The current version of the cultivated peanut linkage map is a considerable improvement compared with the previously available versions (Table 4). There are two major reasons for this improvement. First, this is the only SNP-based linkage map that has been produced for cultivated peanut. Initially, genetic maps were developed for wild species with AA- and BB- genomes. For cultivated peanut species or crosses of cultivated and synthetic tetraploid peanut species, a few linkage maps have recently been constructed (Table 4), and some of these maps were based on multiple populations. Earlier maps used RFLP or AFLP markers, while the later maps were mainly based on SSR markers. Varshney et al.  constructed the first SSR linkage map for cultivated peanut. Since that time, the construction of SSR-based genetic linkage maps for A. hypogaea has proceeded rapidly. This study was the first to develop SNP markers on a large scale to construct a genetic map for cultivated peanut. Another obvious improvement is that the maximum number of markers for a linkage map in a single mapping population was used. Shirasawa et al.  published a high-density genetic map composed of 1,114 loci, including SSR and transposon markers. Another high-density map included 1,469 loci, with an average distance of 1.0 cM between adjacent loci . The map produced in the present study contains 1,685 markers, and the average genetic interval is 0.9 cM per marker. To our knowledge, the number of markers included in this map is the highest among the available population-specific linkage maps for tetraploid peanuts (Table 4).
Molecular markers and genetic linkage maps are the pre-requisites for undertaking genetic mapping of important traits and molecular breeding activities in crops. The female parent of the RIL population Zhonghua 5 is a popular high-yield cultivar in China, but it is susceptible to late leaf spot. However, the male parent, ICGV86699, has excellent resistance to this disease (Additional file 4), which is the most widely distributed peanut disease in China. The tools generated in this study will accelerate the genetic research and the process of introgression of beneficial traits into preferred varieties of cultivated peanut, such as resistance to late leaf spot.
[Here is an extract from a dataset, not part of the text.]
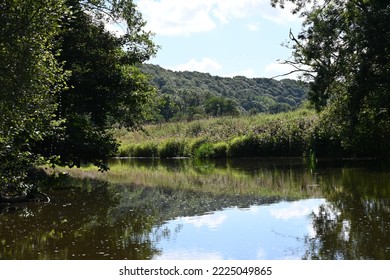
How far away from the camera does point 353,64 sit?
24.0 m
Because the high-density linkage groups were constructed based on molecular markers developed at the whole-genome level, it will also serve as a reference for positioning sequence scaffolds on the physical map to assist in the assembly of the peanut genome sequence.
In this study, we constructed RRLs for two parents and 166 of their RIL progenies using the ddRADseq technique. Combined with a next-generation sequencing approach, we detected SNPs in cultivated peanut through the adoption of appropriate filtering criteria and constructed a genetic map containing 1,621 SNP loci and 64 SSR loci distributed among 20 LGs. All LGs in the SNP-based map were collinear with their corresponding LGs in the integrated map, except B03, where chromosome segment inversions or rearrangements maybe involved. The results of this study will provide a useful resource for molecular markers, QTL mapping, molecular breeding, and facilitating the assembly of a reference genome sequence for the peanut.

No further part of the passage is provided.